-- Begin Entries shown --

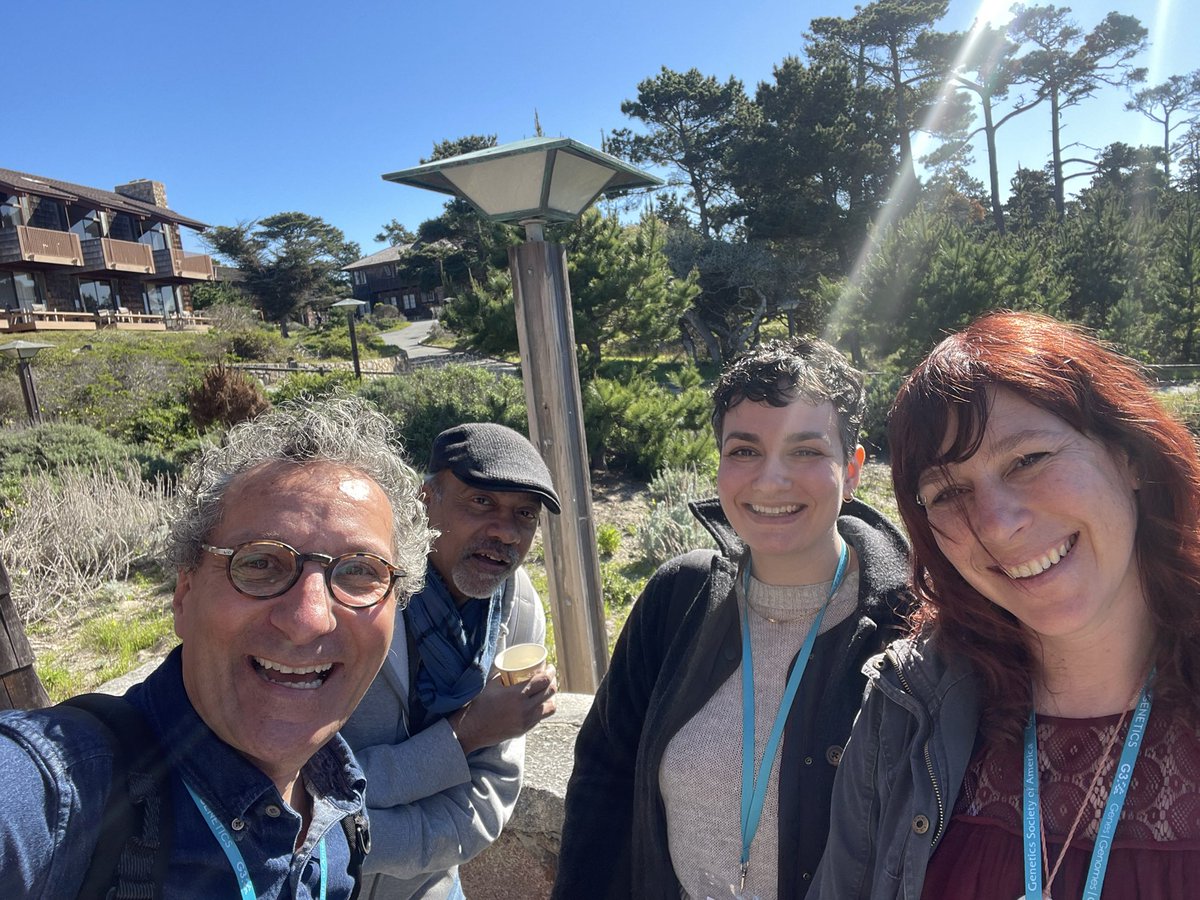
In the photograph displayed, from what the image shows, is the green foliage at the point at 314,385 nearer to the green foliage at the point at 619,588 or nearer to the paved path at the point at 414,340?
the green foliage at the point at 619,588

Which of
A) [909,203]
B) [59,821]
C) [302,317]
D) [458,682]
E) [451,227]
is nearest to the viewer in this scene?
[59,821]

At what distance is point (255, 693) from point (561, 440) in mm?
2001

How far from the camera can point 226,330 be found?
97.1 ft

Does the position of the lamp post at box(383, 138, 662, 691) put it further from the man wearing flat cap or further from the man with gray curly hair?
the man with gray curly hair

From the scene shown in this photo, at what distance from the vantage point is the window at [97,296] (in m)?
32.6

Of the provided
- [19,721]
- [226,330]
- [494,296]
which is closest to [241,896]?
[19,721]

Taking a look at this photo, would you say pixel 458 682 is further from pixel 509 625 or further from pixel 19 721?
pixel 19 721

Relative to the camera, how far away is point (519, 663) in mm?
1886

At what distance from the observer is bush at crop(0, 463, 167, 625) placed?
620 cm

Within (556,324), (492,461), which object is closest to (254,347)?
(556,324)

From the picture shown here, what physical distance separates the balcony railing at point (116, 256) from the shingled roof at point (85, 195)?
1.80 metres

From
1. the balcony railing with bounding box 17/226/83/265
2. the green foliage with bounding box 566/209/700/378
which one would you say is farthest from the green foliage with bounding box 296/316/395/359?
the green foliage with bounding box 566/209/700/378

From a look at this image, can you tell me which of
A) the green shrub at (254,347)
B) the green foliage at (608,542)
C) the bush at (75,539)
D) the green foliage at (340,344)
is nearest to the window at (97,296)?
the green foliage at (340,344)

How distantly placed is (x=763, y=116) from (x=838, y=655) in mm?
Result: 32931
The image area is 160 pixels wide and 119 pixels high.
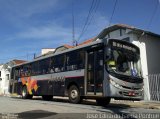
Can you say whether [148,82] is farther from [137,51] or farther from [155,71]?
[137,51]

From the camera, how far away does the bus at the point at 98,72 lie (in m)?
13.1

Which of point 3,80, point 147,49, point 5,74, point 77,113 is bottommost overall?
point 77,113

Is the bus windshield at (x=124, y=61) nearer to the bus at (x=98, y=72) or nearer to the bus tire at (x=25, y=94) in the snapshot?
the bus at (x=98, y=72)

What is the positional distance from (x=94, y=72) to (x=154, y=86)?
26.8ft

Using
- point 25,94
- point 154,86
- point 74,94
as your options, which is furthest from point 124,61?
point 25,94

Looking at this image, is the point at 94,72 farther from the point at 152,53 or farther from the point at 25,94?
the point at 152,53

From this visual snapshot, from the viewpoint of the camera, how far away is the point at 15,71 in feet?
85.4

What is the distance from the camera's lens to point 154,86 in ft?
67.6

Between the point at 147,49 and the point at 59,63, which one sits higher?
the point at 147,49

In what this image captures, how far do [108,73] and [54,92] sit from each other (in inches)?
243

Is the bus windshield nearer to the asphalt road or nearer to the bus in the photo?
the bus

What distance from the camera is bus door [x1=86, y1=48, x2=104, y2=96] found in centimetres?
1370

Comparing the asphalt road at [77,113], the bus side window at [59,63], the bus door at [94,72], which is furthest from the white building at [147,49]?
the asphalt road at [77,113]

-- End Entries shown --

## [Short exercise]
From the records above, pull out every line that contains the string "nearer". Case counts.

## [Exercise answer]
In the photograph displayed, from what the image shows, is the green foliage at the point at 314,385 nearer to the green foliage at the point at 619,588 or nearer to the paved path at the point at 414,340?
Is the bus windshield at (x=124, y=61) nearer to the bus at (x=98, y=72) or nearer to the bus tire at (x=25, y=94) in the snapshot?
Is the bus windshield nearer to the asphalt road or nearer to the bus in the photo?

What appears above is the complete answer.